US gold futures extended previous losses early on Tuesday, hit by light speculative liquidation as traders shrugged off a strike by gold miners in South Africa and waited for an expected rise in interest rates later in the session which could bolster the dollar.
"We already know what's going to happen later today, so we're just seeing some fund buying. And speculative selling is keeping a little pressure on us early on," said one floor dealer.
By 10:09 am EDT (1409 GMT), gold for December delivery fell $1.50 to $438.80 an ounce on the New York Mercantile Exchange's COMEX division, dealing between $438.40 and $441.30.
Spot gold last brought $433.15/3.85 an ounce, down a shade from Monday's New York close at $434.60/5.40. Tuesday's afternoon fix in London was at $433.30.
In other news, strong investment demand has dominated the gold market through the first half of the year, though interest has waned since the first quarter when physical demand buoyed gold prices close to 2004's 16-year high, commodities consultant CPM Group said on Tuesday.
CPM's Gold Survey 2005 report forecast that the yellow metal price would average $434 an ounce this year, up 5.9 percent from 2004's average of $410.05, based upon the nearby contract in US gold futures.

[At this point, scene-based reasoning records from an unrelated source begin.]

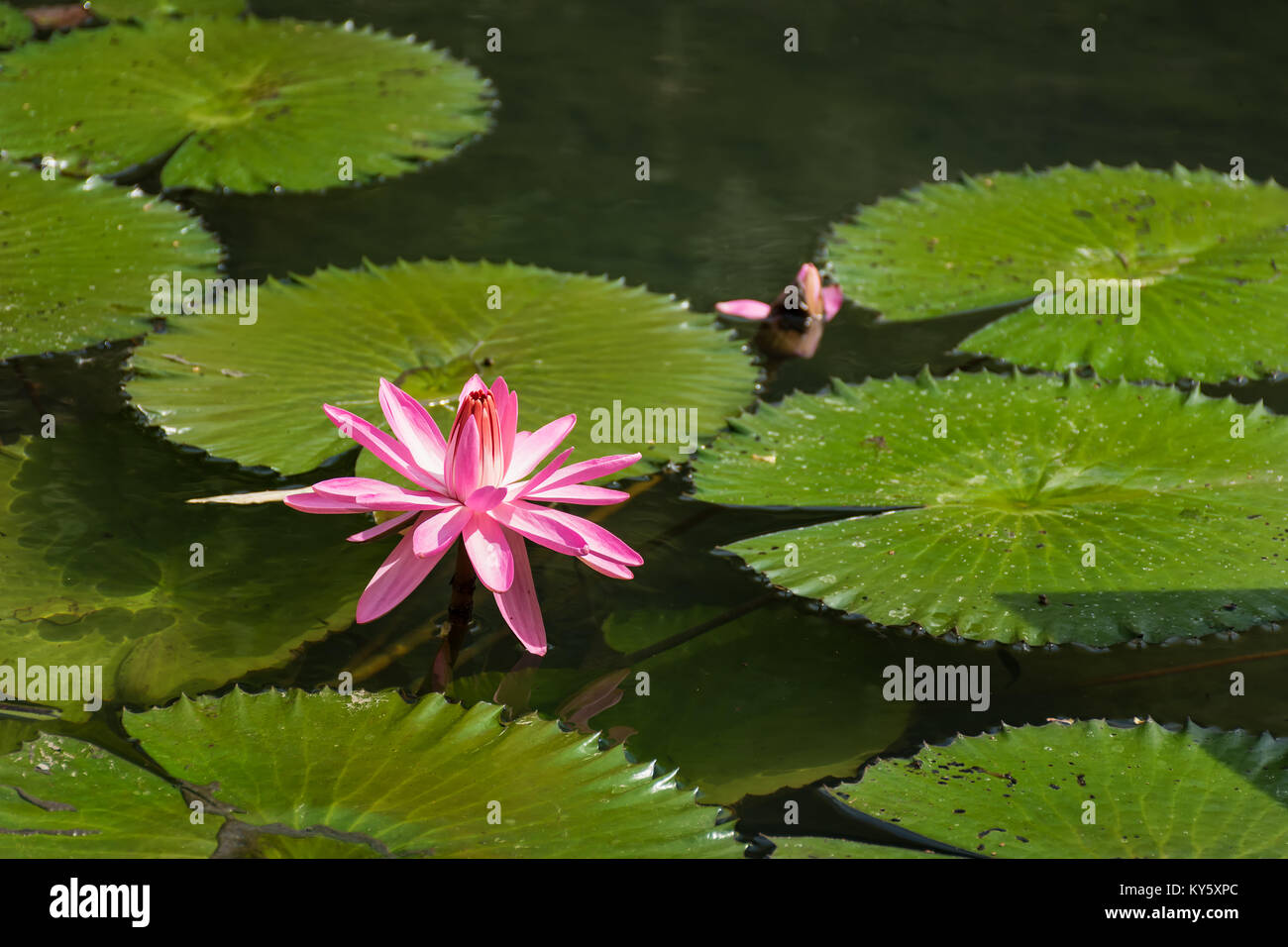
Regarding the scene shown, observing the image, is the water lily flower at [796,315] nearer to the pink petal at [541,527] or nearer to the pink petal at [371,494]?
the pink petal at [541,527]

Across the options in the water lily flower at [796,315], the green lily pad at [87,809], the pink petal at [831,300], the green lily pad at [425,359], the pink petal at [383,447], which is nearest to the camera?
the green lily pad at [87,809]

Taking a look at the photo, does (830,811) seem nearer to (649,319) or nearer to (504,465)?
(504,465)

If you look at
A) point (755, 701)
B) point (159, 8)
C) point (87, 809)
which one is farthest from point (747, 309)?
point (159, 8)

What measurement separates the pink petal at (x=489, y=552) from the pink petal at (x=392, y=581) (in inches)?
2.5

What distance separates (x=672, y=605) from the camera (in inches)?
89.9

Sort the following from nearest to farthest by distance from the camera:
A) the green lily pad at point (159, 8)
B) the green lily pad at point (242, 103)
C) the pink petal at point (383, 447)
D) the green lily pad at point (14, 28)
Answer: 1. the pink petal at point (383, 447)
2. the green lily pad at point (242, 103)
3. the green lily pad at point (14, 28)
4. the green lily pad at point (159, 8)

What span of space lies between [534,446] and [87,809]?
33.7 inches

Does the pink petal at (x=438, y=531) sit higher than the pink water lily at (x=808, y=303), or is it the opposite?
the pink water lily at (x=808, y=303)

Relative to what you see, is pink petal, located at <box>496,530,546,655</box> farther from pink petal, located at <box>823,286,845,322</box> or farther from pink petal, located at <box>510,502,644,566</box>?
pink petal, located at <box>823,286,845,322</box>

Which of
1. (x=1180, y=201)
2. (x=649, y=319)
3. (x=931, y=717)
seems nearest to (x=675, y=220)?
(x=649, y=319)

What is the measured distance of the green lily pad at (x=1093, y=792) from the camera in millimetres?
1695

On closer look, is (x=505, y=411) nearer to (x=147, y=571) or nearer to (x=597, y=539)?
(x=597, y=539)

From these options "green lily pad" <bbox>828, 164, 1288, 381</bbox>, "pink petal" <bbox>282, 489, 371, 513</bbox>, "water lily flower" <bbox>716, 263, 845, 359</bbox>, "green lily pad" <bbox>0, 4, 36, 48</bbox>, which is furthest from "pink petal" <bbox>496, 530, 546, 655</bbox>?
"green lily pad" <bbox>0, 4, 36, 48</bbox>

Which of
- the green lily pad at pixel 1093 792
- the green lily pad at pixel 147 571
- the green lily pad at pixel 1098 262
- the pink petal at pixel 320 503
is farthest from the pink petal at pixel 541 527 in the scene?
the green lily pad at pixel 1098 262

IFR Markets analyst Tim Evans pegged technical resistance in COMEX December futures at $445 and $446 followed by $451, with downside support seen starting at $436.40 and $432.70.
COMEX September silver was off 4.0 cents at $6.975 an ounce, just off the bottom half of its early $6.960 to $7.05 trading range.
Spot silver eased to $6.95/6.98, from the prior close at $6.96/7.01.
On the board at NYMEX, October platinum rose $4.80 to $907 an ounce. Spot platinum reached $901/905.
September palladium fell $1.50 to $188.50 an ounce. Spot last was at $186/190.